Stranger still are events the following day, when Mike's friend Jack doesn't turn up to his wedding, putting a bit of a crimp in the day of the bride, Kirsty. Mike, the best man, is somewhat conflicted as he is carrying a torch for her. This will have consequences later on... Then a mysterious investigative unit takes over the case, and Mike finds himself investigating them, as they are not regular police.

By the end of episode one it's clear that Jack has become a vampire, though the term is never used in the series. Instead the special unit refers to them as Code Fives, from the Latin V. Geddit? The vampire-hunters are government-funded and equipped with interesting gizmos to tackle the undead. For instance, because vampires can't produce an image of any kind, they are not only invisible in mirrors but also can't be photographed. So the hunters have video cameras fixed to their guns, which fire special carbon bullets to provide a more effective 'stake' in the heart.

Ultraviolet, which ran to only six episodes, is refreshingly strong on both plotting and characterisation. Each of the vampire killers has his or her reason to fight the 'leeches', as they're dubbed. Thus Dr Angie March (Susannah Harker) was forced to kill her husband and one of her children because they were 'taken'. Ex-soldier Vaughan Rice (Idris Elba) saw his comrades taken in the first Gulf War. And the head of the special unit, Pearce Harman (Philip Quast), is a former(?) priest for whom the existence of supernatural evil seems to confirm the existence of God.

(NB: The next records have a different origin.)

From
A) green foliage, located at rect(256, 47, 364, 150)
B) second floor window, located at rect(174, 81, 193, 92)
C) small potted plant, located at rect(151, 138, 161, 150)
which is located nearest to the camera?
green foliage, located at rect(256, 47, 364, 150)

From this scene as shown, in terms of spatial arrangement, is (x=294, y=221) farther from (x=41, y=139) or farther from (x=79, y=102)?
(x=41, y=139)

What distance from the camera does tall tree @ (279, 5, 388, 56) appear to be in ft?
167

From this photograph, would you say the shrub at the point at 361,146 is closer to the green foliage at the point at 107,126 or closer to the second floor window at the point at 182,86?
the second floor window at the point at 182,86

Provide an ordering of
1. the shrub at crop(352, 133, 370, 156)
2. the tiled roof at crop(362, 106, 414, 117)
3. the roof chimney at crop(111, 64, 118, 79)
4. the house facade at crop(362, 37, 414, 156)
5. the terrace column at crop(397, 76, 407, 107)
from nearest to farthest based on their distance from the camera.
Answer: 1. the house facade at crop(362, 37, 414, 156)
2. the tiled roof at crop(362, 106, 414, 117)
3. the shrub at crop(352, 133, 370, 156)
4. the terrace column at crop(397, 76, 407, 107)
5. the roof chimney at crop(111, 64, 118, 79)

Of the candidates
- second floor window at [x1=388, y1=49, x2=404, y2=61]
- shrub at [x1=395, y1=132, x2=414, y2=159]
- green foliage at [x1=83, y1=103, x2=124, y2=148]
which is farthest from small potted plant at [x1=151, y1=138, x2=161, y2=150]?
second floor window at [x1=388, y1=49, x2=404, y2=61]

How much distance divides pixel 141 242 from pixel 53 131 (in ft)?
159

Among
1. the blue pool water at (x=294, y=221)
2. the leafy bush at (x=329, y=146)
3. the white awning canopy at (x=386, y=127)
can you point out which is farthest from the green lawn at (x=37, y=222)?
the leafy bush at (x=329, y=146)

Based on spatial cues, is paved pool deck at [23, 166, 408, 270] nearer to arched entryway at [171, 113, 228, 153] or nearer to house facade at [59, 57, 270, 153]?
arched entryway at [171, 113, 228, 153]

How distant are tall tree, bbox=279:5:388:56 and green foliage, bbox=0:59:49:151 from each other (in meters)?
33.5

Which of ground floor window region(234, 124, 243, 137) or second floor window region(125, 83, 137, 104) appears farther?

For their part, the vampires have a more interesting agenda than the usual freelance bitey/lurkey stuff. Indeed, as the series developes it becomes clear that a number of projects undertaken by the vamps are all part of a very dark and grand design. Some of the best plot twists relate to questions of how vampires might handle the pesky human habit of reproducing, getting awful diseases, and wrecking the ecosystem. Vampires, after all, have to take a very long view.

Sometimes the series is a bit too clever for its own good. The vampire not casting an image thing is smartly handled at first, and it makes sense that they also can't be heard on the phone (so they must use voice synthesiers). But then we're told you can't even take their fingerprints because that's an 'image' too. So does this mean I can't see a vampire because I wear glasses? Lenses form an image after all.

Such minor quibbles aside, though, Ultraviolet is one of the best UK horror-fantasy series of all time. If you enjoy clever stories and a rather grimly realistic approach to the vampire question, you might give it a try. You can watch it on Channel 4's YouTube thingy here.

2 comments:

Thornavis said...

I quite enjoyed this when it came out although I thought it creaked a bit in trying to maintain a sense of believability when suspending disbelief is essential for vampires tales to work.

valdemar said...

Yes, it is a problem with all 'traditional' spooks. But nobody has taken the big step towards Lovecraftian horror on the telly yet. I think commissioning editors would balk at anything too weird.